_WHAT YOU HAVE TO DO_: If a line in the entries contains the string "phone", include that line in your answer.

_MATERIAL FOR THE TASK_:
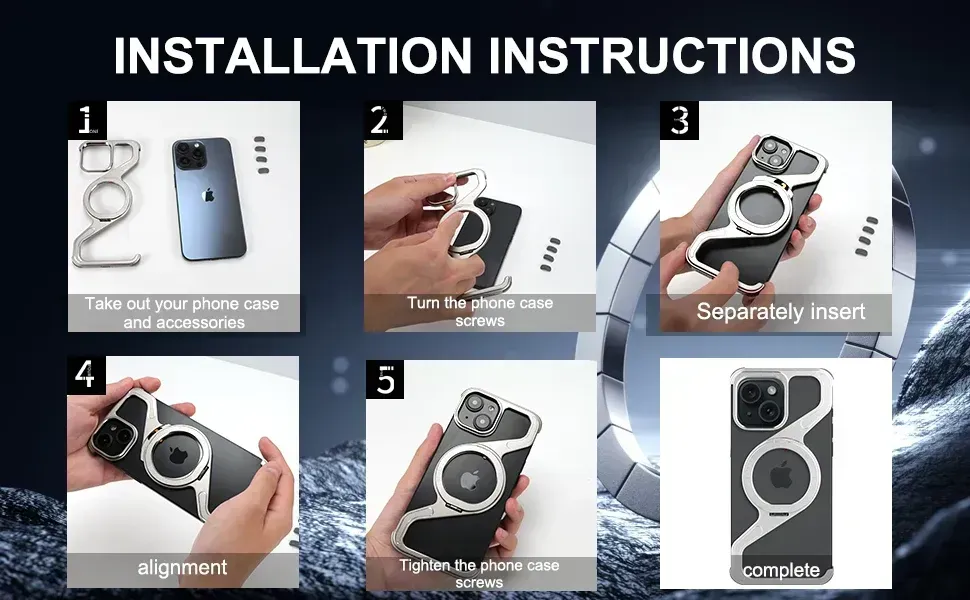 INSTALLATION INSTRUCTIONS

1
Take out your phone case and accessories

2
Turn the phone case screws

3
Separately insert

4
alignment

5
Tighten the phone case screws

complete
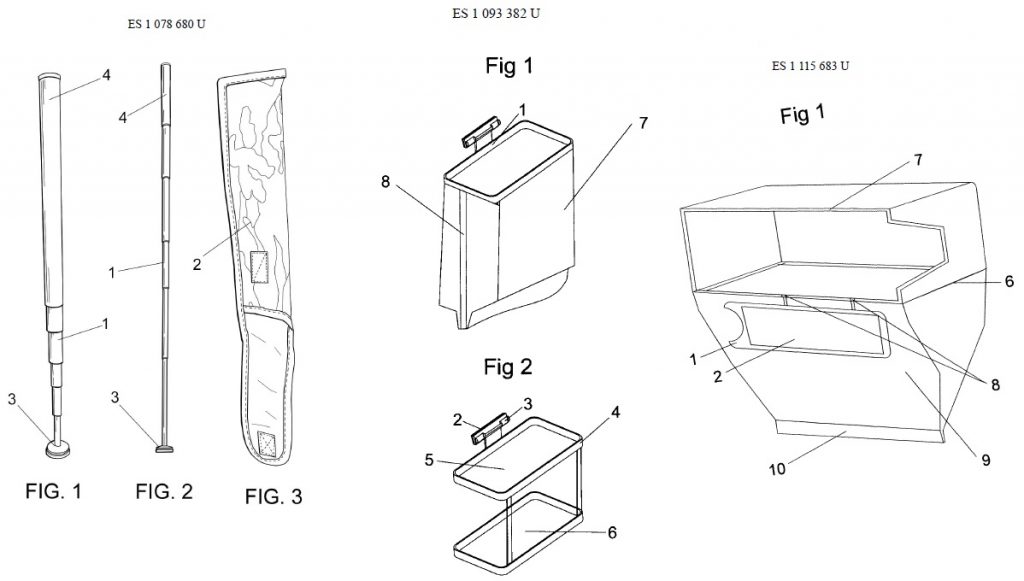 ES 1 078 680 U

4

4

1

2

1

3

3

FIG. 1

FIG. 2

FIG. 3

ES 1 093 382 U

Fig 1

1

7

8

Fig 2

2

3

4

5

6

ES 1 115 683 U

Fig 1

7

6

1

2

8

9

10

_ANSWER_:
Take out your phone case and accessories
Turn the phone case screws
Tighten the phone case screws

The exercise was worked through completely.